Learn more: How Does a Reverse Mortgage Work When You Die?
Myth #3: Reverse Mortgage Interest Rates are Unreasonably High
With a reverse mortgage, seniors can tap into their home's equity to enjoy newfound financial freedom - without uprooting and moving. Despite the popular misconception that these mortgages carry “criminal” interest rates, they are reasonable considering the benefits they provide a homeowner in retirement.
How Do Reverse Mortgage Rates Compare?
Reverse mortgages offer the benefit of obtaining a loan without making monthly repayments. In exchange for this benefit, reverse mortgage interest rates are typically 1-2% more than traditional mortgages and HELOCs, which require monthly repayments that may burden anyone on retirement income.
Keep in mind that reverse mortgage interest rates are lower than personal loans or credit card costs. Overall, reverse mortgage interest rates are in the middle of the borrowing cost range for Canadians.
Remember since the banks that offer reverse mortgages are regulated like all other banks in Canada, they cannot charge a “criminal” rate of interest.
If you are concerned about the borrowing costs of reverse mortgages, you should consider options like a traditional mortgage or a HELOC first.
However, since those options will review your income, you will likely NOT be approved for the loan amount you want if you are retired and receiving pension income.
In these circumstances, a reverse mortgage should not be considered a bad option.
Myth #4: The Bank Will Own My Home
Many homeowners think as part of the reverse mortgage, and the lender will own their home afterwards.
Who Will Own My Home?
You will continue owning your home after you get a reverse mortgage. The reverse mortgage will be registered on the title like a traditional mortgage, and no change will be made to your home’s ownership.
Like anyone who gets a traditional mortgage or HELOC, the homeowner will have some responsibilities going forward and will not lose their home as long as they meet these requirements.
These requirements typically include the following:
Maintaining the property: Homeowners should take great care of their homes, which can be a significant advantage when tapping into reverse mortgage opportunities!
Paying property taxes: The homeowner must continue to pay property taxes on time.
Having home insurance: The homeowner must maintain proper home insurance coverage.
Myth #5: You Must Be Mortgage-Free to Qualify for a Reverse Mortgage
Even if your existing mortgage isn't completely paid off, it's still possible to get a reverse mortgage.
What Happens to My Old Mortgage?
If you have an existing mortgage on your property, you can still qualify for a reverse mortgage.
The extra funds from the reverse mortgage could enhance your retirement lifestyles – such as making improvements around the house, covering medical costs and more.
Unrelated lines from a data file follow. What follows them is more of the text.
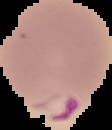
malaria status = parasitized
preparation = thin blood film
image type = cell region segmented out of the field of view; surrounding area masked to black
image size = 112×130 pixels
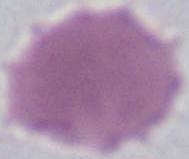
Captured at 1000x magnification. Micrograph. A red blood cell is seen.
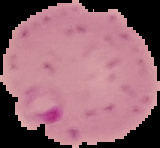 From a thin blood smear. Malaria status: parasitized. The area outside the segmented cell region is set to black. Image is 160×148 pixels.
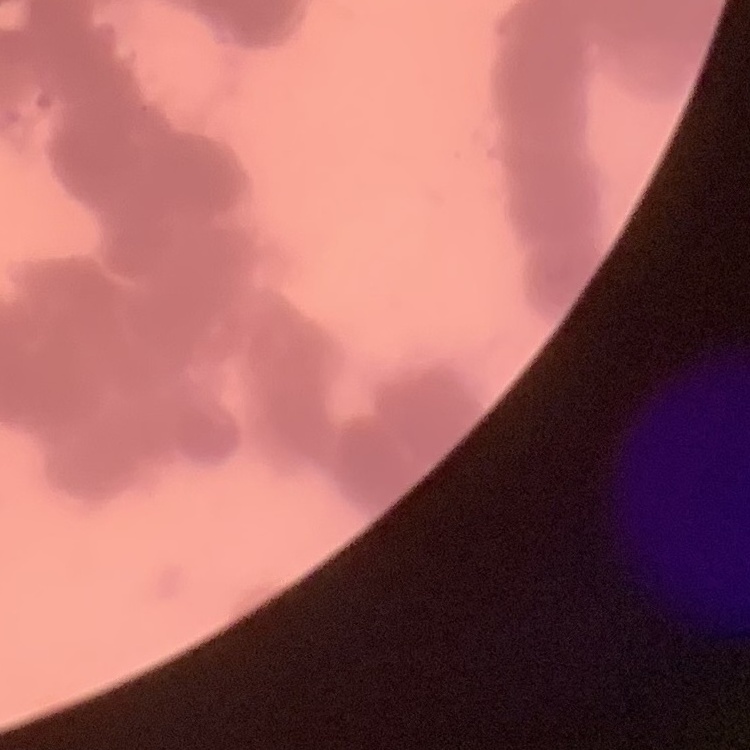

The erythrocytes exhibit rouleaux formation. Stained with either Field's or Giemsa. Thin blood film. One tile cut from a larger photomicrograph.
Advice and Recommendations
Do your research: Review the various reverse mortgage products available in Canada. Consider the multiple interest rates and associated fees, then compare options. Check your reverse mortgage suitability by using a free online reverse mortgage calculator that does not require you to provide any personal information.
Make sure it's an informed choice so you can feel confident you made the right decision for your circumstances.
Consult a financial advisor: Does your research cause undue stress?
A trustworthy advisor can help you decide if a reverse mortgage is right. Take advantage of their experience, and remember, if you work with advisors at RetireBetter, consultation is free!
Understand the terms and conditions: Before signing a reverse mortgage, thoroughly examine the contract to ensure you're comfortable with any obligations and potential risks.
Don't skip over this critical step in the process – it's essential for protecting yourself!
Reverse mortgages can be a valuable financial tool for seniors, but misconceptions can lead to unnecessary concerns or missed opportunities.
By understanding the facts and seeking professional advice, seniors and the general public can decide whether a reverse mortgage suits their circumstances.